◆ **Exercise**:
Would you copy each line of the data below that has "United"?

╭─ Source information

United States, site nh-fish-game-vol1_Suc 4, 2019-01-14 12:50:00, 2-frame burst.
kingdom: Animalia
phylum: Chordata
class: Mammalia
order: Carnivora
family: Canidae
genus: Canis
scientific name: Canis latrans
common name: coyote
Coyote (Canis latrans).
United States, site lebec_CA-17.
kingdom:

╰─
╭─ Source information

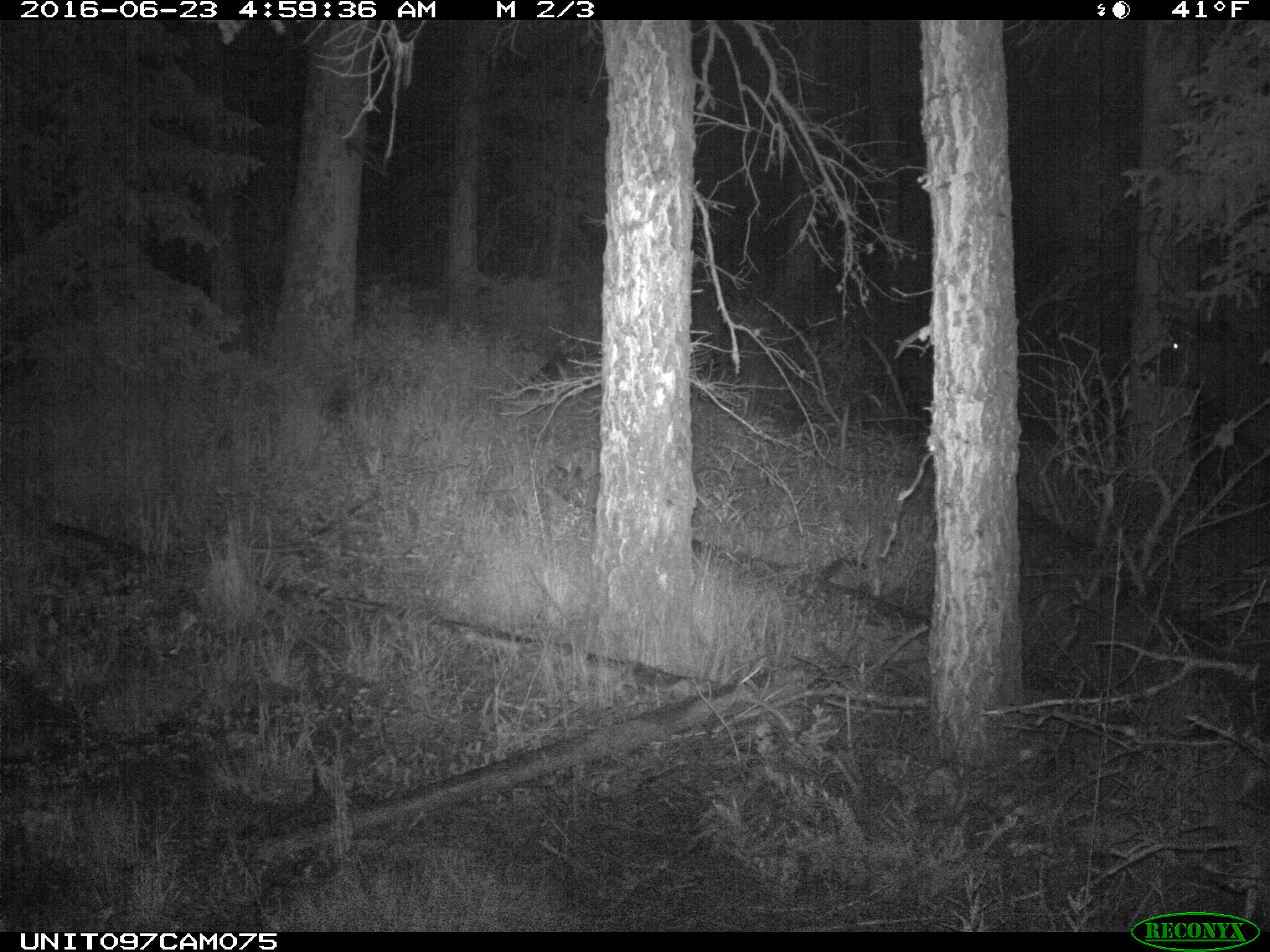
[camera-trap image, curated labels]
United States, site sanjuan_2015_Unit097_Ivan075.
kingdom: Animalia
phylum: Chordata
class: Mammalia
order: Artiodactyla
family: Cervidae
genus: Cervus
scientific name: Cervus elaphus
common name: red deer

╰─
╭─ Source information

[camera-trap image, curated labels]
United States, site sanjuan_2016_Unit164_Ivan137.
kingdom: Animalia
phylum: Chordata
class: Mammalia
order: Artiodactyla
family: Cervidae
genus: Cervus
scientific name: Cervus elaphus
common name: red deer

╰─

◆ **Response for this exercise**:
United States, site nh-fish-game-vol1_Suc 4, 2019-01-14 12:50:00, 2-frame burst.
United States, site lebec_CA-17.
United States, site sanjuan_2015_Unit097_Ivan075.
United States, site sanjuan_2016_Unit164_Ivan137.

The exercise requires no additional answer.